Why: When ranking nation-states' cyber capabilities, U.S. officials often put North Korea in the second tier with Iran, somewhere behind Russia and China. With reports this week of South Korea being on high alert for cyberattacks from the North, a new CSIS report examines what Kim Jong Un's regime is capable of in the digital realm.

The destructive cyberattack in November 2014 on Sony Pictures Entertainment, attributed by federal officals to North Korea, brought renewed attention on Pyongyang's capabilities in cyberspace. North Korea has also been blamed for March 2013 cyberattacks on South Korean banks and media organizations.

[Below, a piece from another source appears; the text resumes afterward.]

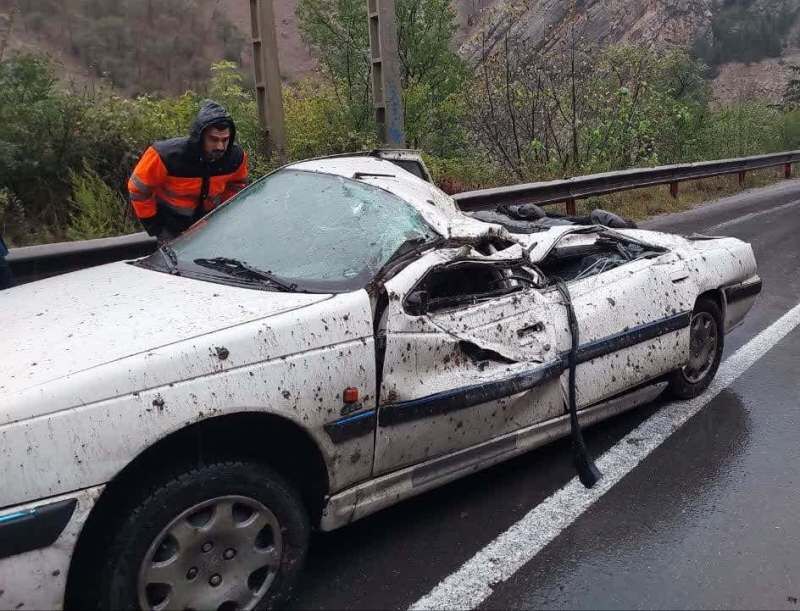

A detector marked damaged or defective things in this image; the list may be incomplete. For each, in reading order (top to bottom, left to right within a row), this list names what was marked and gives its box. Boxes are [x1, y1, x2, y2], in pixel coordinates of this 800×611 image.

Those two offensives have shown that North Korea is "capable of conducting damaging and disruptive cyberattacks during peacetime," the CSIS report states. "North Korea seems heavily invested in growing and developing its cyber capabilities for both political and military purposes."

The report regards North Korea's pursuit of cyber capabilities as another example of the Hermit Kingdom's quest for asymmetric military advantage on the Korean peninsula. That pursuit exploits a truism of cyberspace: it can cost inordinately more to recover from an attack than it does to execute one.

In wartime, the North Korean regime would shift to targeting the command and control networks of the South Korean and American militaries, the report predicts.

"North Korean cyber doctrine, if one exists, may be premised on the idea that an extensively networked military is vulnerable to cyber capabilities," the authors write. A recognition of the U.S. military's reliance on networked communications for operations is precisely what has spurred U.S. defense officials to invest more heavily in cyber defense.  

Most of the North Korea government's cyber capabilities generally reside in two organizations, according to the report: the Reconnaissance General Bureau handles peacetime operations while the General Staff Department in the North Korean army calls the digitals shots in wartime.

RGB had a hand in the Sony Pictures hack, according to the report, while the army unit may be preparing to couple future kinetic assaults with computer attacks. Pyongyang will likely further integrate cyber units into conventional military forces, the report predicts.

Verbatim: "In response to the cyberattack against Sony [Pictures] in November 2014, policymakers did not have an established menu of proportional response options, thus hindering the ability of the United States to respond quickly and send a clear signal. Establishing a declared policy allows for more timely responses and may have deterrent effects."